With `inline: true`, the response includes `body` field with extracted content.

---

## API Endpoints

| Endpoint | Description |
|----------|-------------|
| `/pdf/convert/to/text` | PDF to text (OCR supported) |
| `/pdf/convert/to/csv` | PDF to CSV |
| `/pdf/convert/to/json` | PDF to JSON |
| `/pdf/merge` | Merge multiple PDFs |
| `/pdf/split` | Split PDF by pages |
| `/pdf/optimize` | Compress PDF |
| `/pdf/convert/from/html` | HTML to PDF |
| `/pdf/convert/from/url` | URL to PDF |
| `/ai-invoice-parser` | AI-powered invoice parsing |
| `/document-parser` | Template-based document parsing |
| `/file/upload/get-presigned-url` | Get upload URL |
| `/job/check` | Check async job status |

---

## Guidelines

1. **File Sources**: Use direct URLs or upload files first via presigned URL
2. **Large Files**: Use `async: true` for files over 40 pages or 10MB
3. **OCR**: Automatically enabled for scanned PDFs (set `lang` for non-English)
4. **Rate Limits**: Check your plan at https://pdf.co/pricing
5. **Output Expiration**: Download results within expiration time (default 60 min)
6. **Credits**: Each operation costs credits; check `remainingCredits` in response

Overview

This skill provides an all-in-one PDF processing API for conversion, extraction, merging, splitting, compression and more. It supports OCR for scanned documents and includes AI-powered parsers for invoices and structured documents. Use it to automate PDF workflows from simple text extraction to large-file async jobs.

How this skill works

Interact with the API by sending JSON requests that reference file URLs or uploaded files (via presigned URLs). Common operations include convert-to-text/CSV/JSON, merge, split, compress, HTML/URL-to-PDF, and AI invoice/document parsing.

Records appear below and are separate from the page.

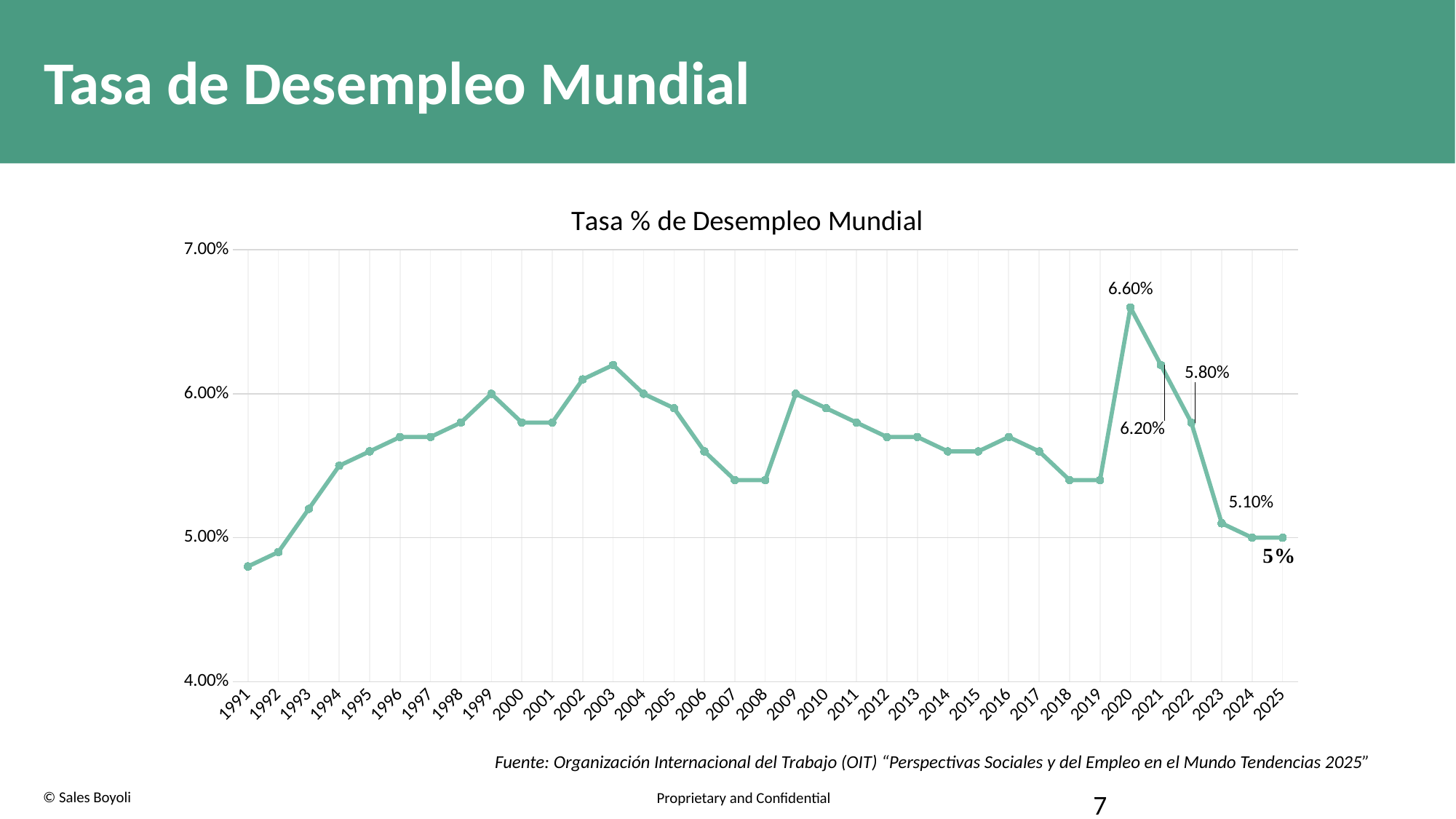
What is the value for 2022? 5.80% What is the value for 2023? 5.10% What is the difference between the values for 2020 and 2023? 1.50% What is the value for 2020? 6.60% Which year has the highest unemployment rate? 2020 What is the value for 2025? 5% How many years are plotted on the x axis? 35 What kind of chart is shown? line chart Is the value for 1991 greater or less than 5.00%? less Which year has the lowest unemployment rate? 1991 Which is larger, the value for 2021 or the value for 2022? 2021 Do the values rise or fall from 2020 to 2023? fall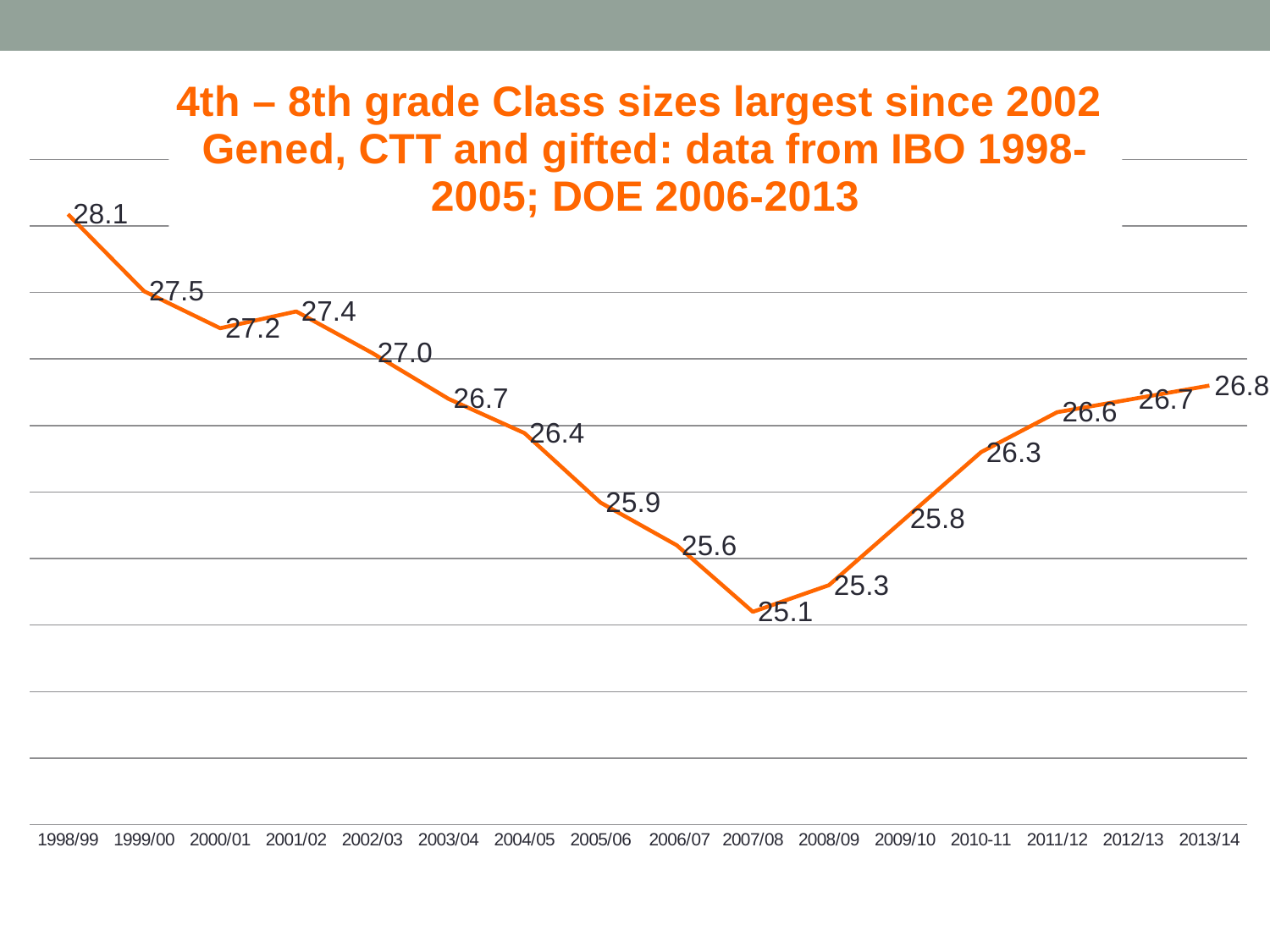
What is the class size value for 1998/99? 28.1 How many school years are plotted on the x axis? 16 What is the class size value for 2003/04? 26.7 What is the class size value for 2013/14? 26.8 What is the difference between the class size values for 2013/14 and 2010-11? 0.5 What is the class size value for 2007/08? 25.1 Which school year has the lowest class size value? 2007/08 What is the difference between the class size values for 1998/99 and 2007/08? 3.0 What kind of chart is shown on the slide? line chart Do the values rise or fall from 2007/08 to 2013/14? rise Which is larger, the class size value for 2001/02 or for 2000/01? 2001/02 Which school year has the highest class size value? 1998/99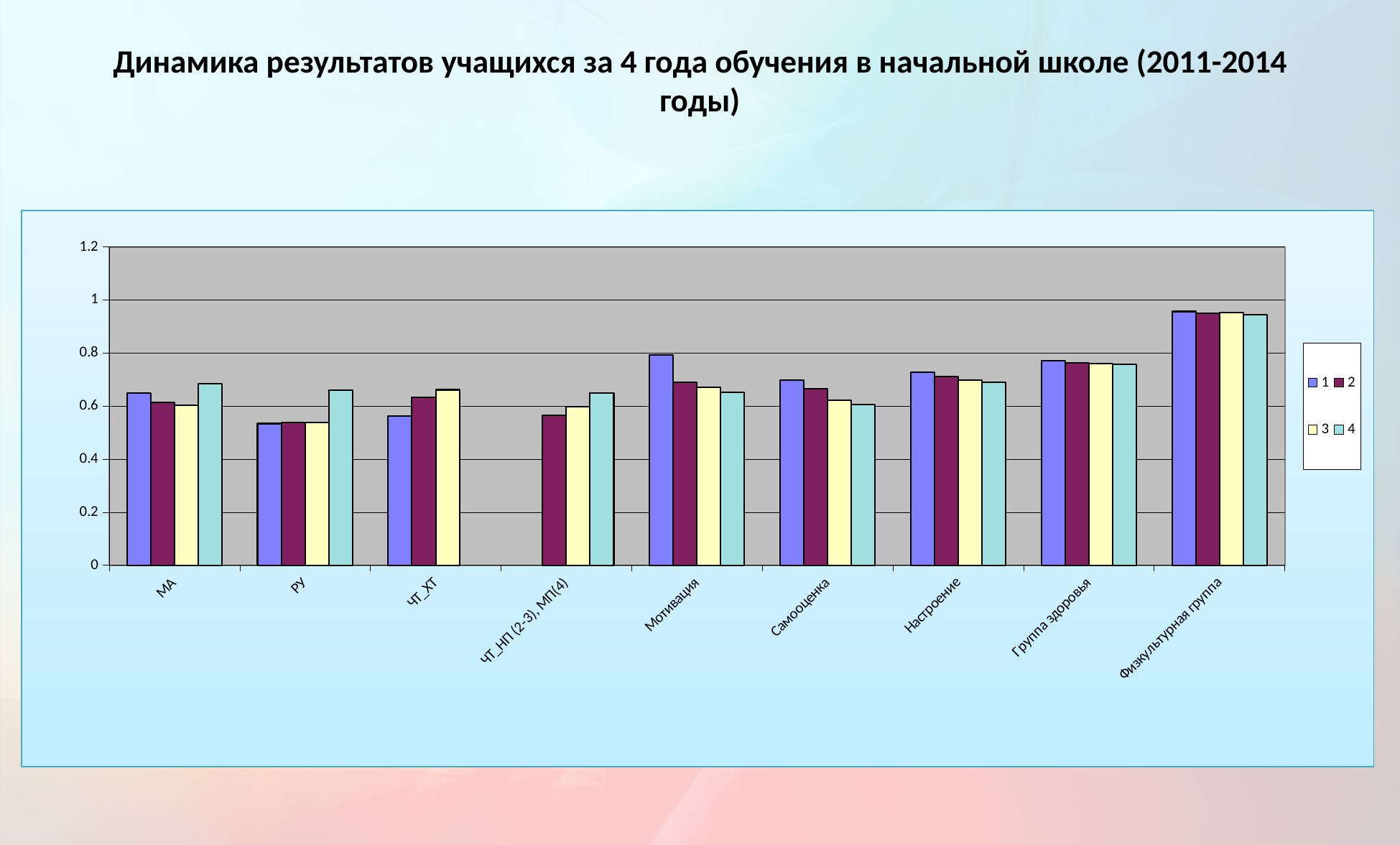
Which category has the highest values across all series? Физкультурная группа Is the value for series 1 in Мотивация greater or less than 0.6? greater Is the value for series 1 in Физкультурная группа greater or less than 1? less Is the value for series 1 in Группа здоровья greater or less than 0.6? greater For Мотивация, which is larger: the value for series 1 or series 4? series 1 Which category has no bar for series 1? ЧТ_НП (2-3), МП(4) Which category has the lowest value for series 4? Самооценка What kind of chart is shown on the slide? bar chart How many series does the chart legend list? 4 For РУ, which is larger: the value for series 1 or series 4? series 4 How many categories are shown along the x axis of the chart? 9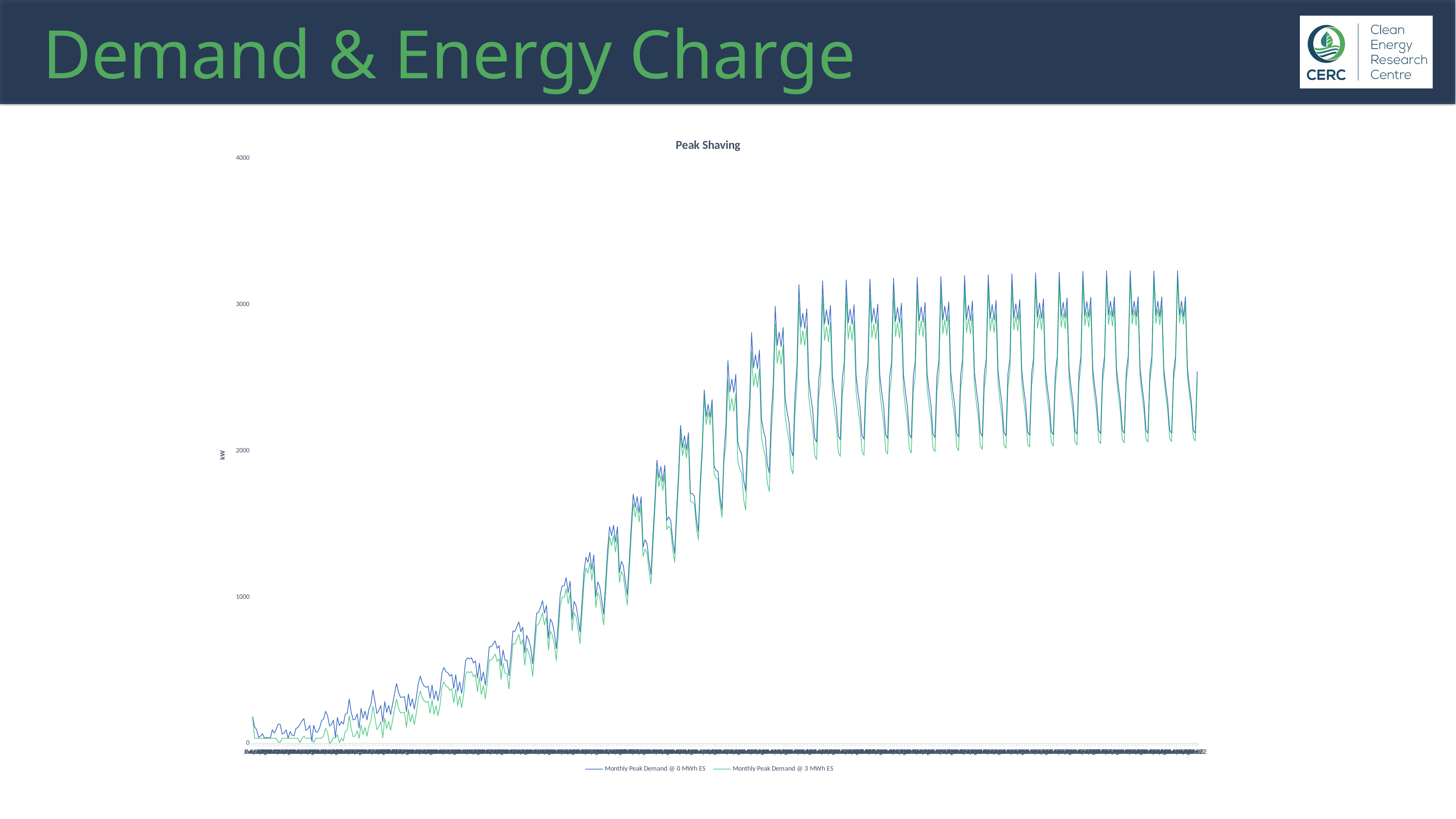
What is the title of the chart? Peak Shaving What kind of chart is shown on the slide? Line chart What unit is shown on the vertical axis of the chart? kW Is the highest value of the Monthly Peak Demand @ 0 MWh ES series greater or less than 3000? greater Is the highest value of the Monthly Peak Demand @ 3 MWh ES series greater or less than 2000? greater Which series reaches higher peak values, Monthly Peak Demand @ 0 MWh ES or Monthly Peak Demand @ 3 MWh ES? Monthly Peak Demand @ 0 MWh ES How many series does the chart's legend list? 2 What is the highest value shown on the vertical axis of the chart? 4000 Is the highest value of the Monthly Peak Demand @ 0 MWh ES series greater or less than 4000? less Do the values in the chart generally rise or fall from left to right along the x axis? Rise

For large files, enable async mode to receive a job ID and poll the job status until results are ready.

When to use it

Extract searchable text from PDFs, including scanned images via OCR.
Convert PDF tables to CSV or structured JSON for downstream processing.
Combine multiple PDF files into a single document or split a PDF by page ranges.
Compress PDFs to reduce size for storage or email.
Convert HTML or web pages into PDF for archiving or reporting.
Parse invoices and documents into structured fields with AI or templates.

Best practices

Upload local files using presigned URLs, then pass the returned file URL to API endpoints.
Use async: true for files larger than ~10MB or PDFs with many pages to avoid timeouts.
Specify pages (1-indexed) when you only need a subset to save credits and time.
Set inline: true when you want content returned directly in the response body.
Monitor remainingCredits and output expiration; download results before the link expires.

Example use cases

Extract text from a scanned contract and feed it into an indexing/search pipeline.
Convert a batch of invoice PDFs to JSON for accounting automation.
Merge monthly reports into a single PDF for distribution.
Split a large scanned book into chapter PDFs by page ranges.
Generate PDF snapshots of web pages for compliance or audit trails.

FAQ

How do I process a local file?

Request a presigned upload URL, PUT your file to that URL, then use the returned file URL in subsequent API calls.

When should I use async mode?

Enable async for large files (over ~10MB or many pages) or long-running operations to avoid request timeouts; poll the job/check endpoint with the jobId.